That said, I do have a personal bone to pick with science fiction. Here's the question: imagine the world in 50 years, and how we're going to live there. It looks like....Wow. Silence. No clue, eh?

Actually, yes, writers do tackle this subject on occasion (including Charlie), but most so-called SF does not. Often readers get all whiny when they find one of these books anyway. In most SF, problems are solved with black boxes, hand-waving, and statements that the characters aren't scientists and wouldn't have a clue anyway. In other words, it's shiny robot fantasy.

Many (most?) science fiction writers seem to be scared of science, whether it's shiny or squishy. They love the props, but their imaginations don't particularly want to engage with the future.

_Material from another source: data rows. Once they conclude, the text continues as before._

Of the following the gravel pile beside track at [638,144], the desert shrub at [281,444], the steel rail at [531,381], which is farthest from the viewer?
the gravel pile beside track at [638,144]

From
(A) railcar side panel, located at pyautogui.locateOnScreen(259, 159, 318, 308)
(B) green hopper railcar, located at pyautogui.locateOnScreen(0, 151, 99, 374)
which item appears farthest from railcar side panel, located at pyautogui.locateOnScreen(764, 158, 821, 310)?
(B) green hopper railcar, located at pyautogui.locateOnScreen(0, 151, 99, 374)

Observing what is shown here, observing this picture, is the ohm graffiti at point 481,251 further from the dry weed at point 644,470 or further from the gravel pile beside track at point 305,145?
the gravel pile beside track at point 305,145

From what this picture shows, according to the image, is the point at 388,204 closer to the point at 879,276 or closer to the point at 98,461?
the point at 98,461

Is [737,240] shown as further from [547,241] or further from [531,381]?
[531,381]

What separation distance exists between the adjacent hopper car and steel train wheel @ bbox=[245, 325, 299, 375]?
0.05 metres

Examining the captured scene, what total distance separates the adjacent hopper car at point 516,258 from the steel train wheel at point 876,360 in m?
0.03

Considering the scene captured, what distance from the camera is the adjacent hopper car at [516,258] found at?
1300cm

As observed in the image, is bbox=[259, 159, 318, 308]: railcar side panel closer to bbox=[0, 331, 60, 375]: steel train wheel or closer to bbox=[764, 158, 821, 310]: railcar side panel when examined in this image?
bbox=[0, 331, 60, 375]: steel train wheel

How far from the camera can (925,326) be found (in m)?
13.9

So if I had a wish-fulfilling wand, I'd aim it at the SF community in general and wish for them to fall in love with the sciences, and one science in particular (their choice). It would be fun to watch them struggle to bring this love to a wider audience, and it would certainly be more interesting than watching yet another shiny robot (or techno-zombie, or nano-pixie dust powered wand substitute) come out of the props locker. But yes, that's my personal opinion, and I certainly wouldn't ask any real fans to share my personal preferences.

37:

That sounds like a fairly interesting twist. Did anything come of it? Is it floating around somewhere?

38:

re Grunts: weird. I am usually a bit critical of the tropes in Fantasy and thus Grunts! was recommended to me. Didn't like it at all. Granted, parts of the first few pages were funny, but then it seemed like repetitions of those first few pages ad nauseam. Plus I found the (perceived by me, maybe I was wrong) worshipping of all things Marine-related quite sickening.

39:

It doesn't always happen, but some writers do make a point of mentioning the air displacement caused by a teleportation in or out of a location. I just can't remember names off-hand.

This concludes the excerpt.